Here is what I do for our custom PCI card. It too does not support
scatter/gather. I am using Compuware’s DriverWorks, but these are just
wrappers around the standard kernel routines for the most part, so there
should be a DDK equivalent.
The DW DMA concept has you setup a KDmaAdapter object. In this you specify
attributes of the DMA transfer such as scatter/gather support (true/false),
interface type (PCI), width, etc. When it comes time to perform the DMA, a
KDmaTransfer object is initialized (it takes the KDmaAdapter instance as an
argument), and calls the Initiate method on it (which takes an mdl and
callback as an argument). This method sets up mapping, and invokes the
callback. My callback can get (from the KDmaTransfer object) the number of
bytes remaining, and if non-zero, calls GetTransferDescriptors (on
KDmaTransfer) to get a DMA segment pair. This pair is a PCI physical
address and length. The card’s DMA engine is programmed and the DMA is
started. When the ISR gets the interrupt, it calls the Continue method on
KDmaTransfer. This sets up the next contiguous segment (from the original
mdl) and invokes the callback again. If the card had implemented
scatter/gather, the first invocation of the callback would get enough
transfer descriptors to program however many scatter/gather registers the
hardware supported. If there were more transfers than registers, then you
would use the above method to program and start another sequence of
segments. SO in a way, not having scatter/gather is just a special case
where only one register exists.
In this way, it breaks the DMA up into contiguous segments directly from
the mdl. In my experience, the first segment is typically smaller than the
rest, but usually 6 or 7K. After that, segments are usually 32k or more.

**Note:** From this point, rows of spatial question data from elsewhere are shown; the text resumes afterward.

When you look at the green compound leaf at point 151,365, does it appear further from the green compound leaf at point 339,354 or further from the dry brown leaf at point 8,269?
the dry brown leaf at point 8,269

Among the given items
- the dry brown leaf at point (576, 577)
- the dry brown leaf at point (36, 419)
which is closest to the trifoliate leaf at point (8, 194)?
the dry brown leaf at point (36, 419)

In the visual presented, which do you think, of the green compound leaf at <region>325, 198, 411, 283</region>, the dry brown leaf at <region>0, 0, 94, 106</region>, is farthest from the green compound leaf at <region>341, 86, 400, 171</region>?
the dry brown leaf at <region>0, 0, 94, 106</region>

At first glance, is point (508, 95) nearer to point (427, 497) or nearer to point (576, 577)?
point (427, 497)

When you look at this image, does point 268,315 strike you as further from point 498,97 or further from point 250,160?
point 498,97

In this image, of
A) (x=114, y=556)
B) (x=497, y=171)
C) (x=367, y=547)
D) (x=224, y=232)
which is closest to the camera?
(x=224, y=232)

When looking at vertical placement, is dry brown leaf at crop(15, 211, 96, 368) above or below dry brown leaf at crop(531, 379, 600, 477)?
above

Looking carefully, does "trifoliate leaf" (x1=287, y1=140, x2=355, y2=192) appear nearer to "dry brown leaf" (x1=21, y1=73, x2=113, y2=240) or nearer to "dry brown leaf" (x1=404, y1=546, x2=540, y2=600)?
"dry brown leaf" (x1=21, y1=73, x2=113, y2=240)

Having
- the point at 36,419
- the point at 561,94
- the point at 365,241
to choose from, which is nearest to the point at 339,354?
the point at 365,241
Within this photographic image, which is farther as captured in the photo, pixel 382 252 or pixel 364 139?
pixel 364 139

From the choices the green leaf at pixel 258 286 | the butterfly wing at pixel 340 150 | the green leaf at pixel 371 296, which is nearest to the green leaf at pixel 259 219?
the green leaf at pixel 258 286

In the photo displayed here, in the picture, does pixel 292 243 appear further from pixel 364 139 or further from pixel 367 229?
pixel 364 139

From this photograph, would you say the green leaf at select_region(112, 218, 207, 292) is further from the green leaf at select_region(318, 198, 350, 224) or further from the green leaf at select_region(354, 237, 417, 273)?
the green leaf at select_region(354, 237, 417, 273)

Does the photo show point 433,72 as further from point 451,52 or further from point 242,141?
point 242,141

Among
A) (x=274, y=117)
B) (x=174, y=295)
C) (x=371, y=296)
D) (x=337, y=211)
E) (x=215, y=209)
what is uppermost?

Our card is a 64bit/66Mhz device, and we routinely achieve 250Mbytes/sec on
DMA writes (PCI device to memory) and 90Mbytes/sec on DMA reads (memory to
PCI device). It took a bit of tuning on the hardware side as well. A good
PCI analyzer is a must (we have a VMetro). What is very important to
getting good DMA performance is getting the burst size as large as
possible. When bursting, transfers are 15ns each (66Mhz PCI bus, 30ns for
33Mhz). However, if the burst is short (a burst can be terminated by either
the PCI device or the CPU), then it can take several hundred nanoseconds to
re-negotiate the bus and the PCI device to re-acquire bus mastership, this
is the killer for DMA performance.
You need to keep burst sizes above 128 transfers to start reaping
performance benefits.
I have also noticed that different motherboard/chipset combos have
different performance, mainly due to their ability to sustain a burst,
which is probably a measure of their PCI bridge and memory bandwidth. The
best results I have seen are on an Intel motherboard using the E7501
chipset. A close second is a SuperMicro MB using an Intel E7505 chipset.
(both using P4 Xeon processors). I have an AMD Athlon MP based MB which
comes in third (at about 150Mbytes/s DMA write), and last was a SuperMicro
motherboard (P4 Xeon) using the ServerWorks GC-LE chipset at 75Mbytes/sec
DMA write.
Russ Poffenberger
NPTest, Inc.
xxxxx@NPTest.com